TASKS TO PERFORM ->
a) Copy the stretch of the Research Unit excerpt from "By 1937, the" through "threatened with incarceration." word for word.
b) Carry on the text about the Research Unit's registration of Roma and Sinti from the point where it stops.

TEXT EXCERPT ->
By 1937, the Research Unit was working with the Central Office of Reich Security, and the Reich Ministry of Interior, to travel across Germany in units to register "full-blooded" and "mixed-race" Roma or Sinti. The units referenced church records to track individuals' genealogies. As some of Ritter's assistants spoke Romani, they would interrogate Roma individuals who could not provide paper proof of their racial identity. Anyone who balked was threatened with incarceration.

Along with tracking genealogies, the units photographed their subjects, took blood samples, and made anthropometric measurements. Ritter wanted the data to prove that the Roma and Sinti populations were genetically pre-disposed to crime as a "lesser race".

EXERCISE DATA ->
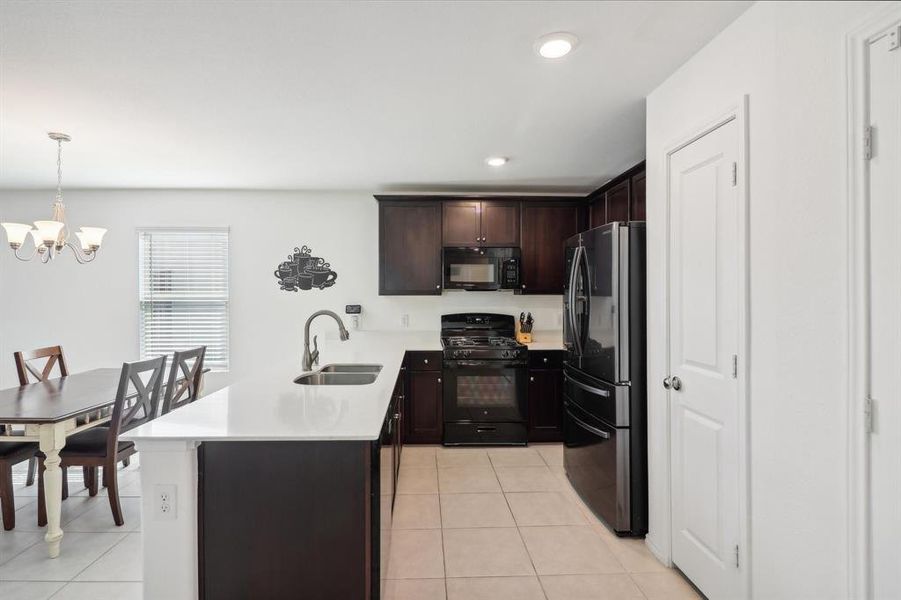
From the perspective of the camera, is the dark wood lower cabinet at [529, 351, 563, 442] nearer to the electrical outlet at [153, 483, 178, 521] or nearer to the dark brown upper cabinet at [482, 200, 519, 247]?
the dark brown upper cabinet at [482, 200, 519, 247]

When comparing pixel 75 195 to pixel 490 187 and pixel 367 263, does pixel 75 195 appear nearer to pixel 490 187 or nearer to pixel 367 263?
pixel 367 263

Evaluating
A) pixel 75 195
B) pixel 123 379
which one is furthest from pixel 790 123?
pixel 75 195

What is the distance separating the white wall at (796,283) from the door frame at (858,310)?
22mm

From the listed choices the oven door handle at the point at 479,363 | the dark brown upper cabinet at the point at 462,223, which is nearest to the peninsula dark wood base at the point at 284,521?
the oven door handle at the point at 479,363

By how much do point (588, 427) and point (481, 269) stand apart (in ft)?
6.62

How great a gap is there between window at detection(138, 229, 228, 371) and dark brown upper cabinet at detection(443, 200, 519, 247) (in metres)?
2.28

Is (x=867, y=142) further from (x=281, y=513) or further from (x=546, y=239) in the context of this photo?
(x=546, y=239)

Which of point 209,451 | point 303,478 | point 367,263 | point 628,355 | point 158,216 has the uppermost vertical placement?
point 158,216

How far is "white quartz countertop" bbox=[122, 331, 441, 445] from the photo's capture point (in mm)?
1605

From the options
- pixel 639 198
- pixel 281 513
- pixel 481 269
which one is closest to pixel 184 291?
pixel 481 269

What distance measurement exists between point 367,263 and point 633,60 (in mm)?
3162

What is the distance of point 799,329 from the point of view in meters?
1.45

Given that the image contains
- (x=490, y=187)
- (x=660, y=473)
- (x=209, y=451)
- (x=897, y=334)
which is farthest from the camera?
(x=490, y=187)

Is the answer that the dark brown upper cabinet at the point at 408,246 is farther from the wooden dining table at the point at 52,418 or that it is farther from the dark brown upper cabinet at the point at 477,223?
the wooden dining table at the point at 52,418
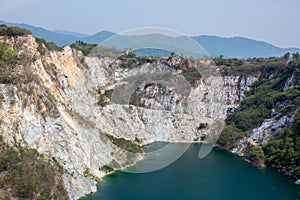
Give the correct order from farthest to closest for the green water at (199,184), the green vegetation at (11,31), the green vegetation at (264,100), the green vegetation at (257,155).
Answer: the green vegetation at (264,100)
the green vegetation at (257,155)
the green vegetation at (11,31)
the green water at (199,184)

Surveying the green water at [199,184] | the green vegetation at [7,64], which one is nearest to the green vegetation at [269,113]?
the green water at [199,184]

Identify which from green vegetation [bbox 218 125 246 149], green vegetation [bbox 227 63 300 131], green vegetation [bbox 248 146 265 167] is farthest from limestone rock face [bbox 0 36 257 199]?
green vegetation [bbox 248 146 265 167]

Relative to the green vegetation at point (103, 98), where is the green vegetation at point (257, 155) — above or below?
below

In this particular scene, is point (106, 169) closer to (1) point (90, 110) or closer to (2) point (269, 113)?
(1) point (90, 110)

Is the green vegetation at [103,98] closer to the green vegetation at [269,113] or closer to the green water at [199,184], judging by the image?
the green water at [199,184]

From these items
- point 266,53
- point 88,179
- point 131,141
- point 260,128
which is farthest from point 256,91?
point 266,53

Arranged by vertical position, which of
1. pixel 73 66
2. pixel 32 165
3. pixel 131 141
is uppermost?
pixel 73 66

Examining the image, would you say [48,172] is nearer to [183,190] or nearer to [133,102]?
[183,190]

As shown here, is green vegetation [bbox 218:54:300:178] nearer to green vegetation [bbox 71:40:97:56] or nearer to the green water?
the green water
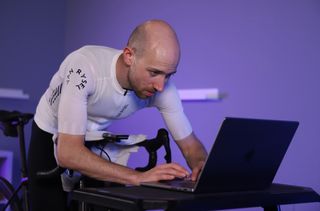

WRITTEN RESPONSES ->
a)
By 1937, the Research Unit was working with the Central Office of Reich Security, and the Reich Ministry of Interior, to travel across Germany in units to register "full-blooded" and "mixed-race" Roma or Sinti. The units referenced church records to track individuals' genealogies. As some of Ritter's assistants spoke Romani, they would interrogate Roma individuals who could not provide paper proof of their racial identity. Anyone who balked was threatened with incarceration.

b)
== Ritter in post-Nazi Germany ==
Despite the denazification of Germany after World War II, Ritter was not required to take responsibility for his actions towards the Roma and Sinti population during Nazi rule. In 1947, Oskar and Vizenz Rose, Sinti Holocaust survivors, hired a private detective to track down Ritter. In 1949, authorities in Frankfurt opened an investigation into Ritter's role during the Nazi era; however, the case against Ritter was dismissed as it was concluded that statements made by "Gypsies" should not be believed.

Ritter was hired to teach criminal biology at the University of Tübingen from 1944 to 1946, and was later brought in by the Frankfurt Health Office as a pediatrician. He hired his former assistant, Eva Justin, to work with him as a psychologist.

Ritter, who had been in poor health for some time, died in 1951.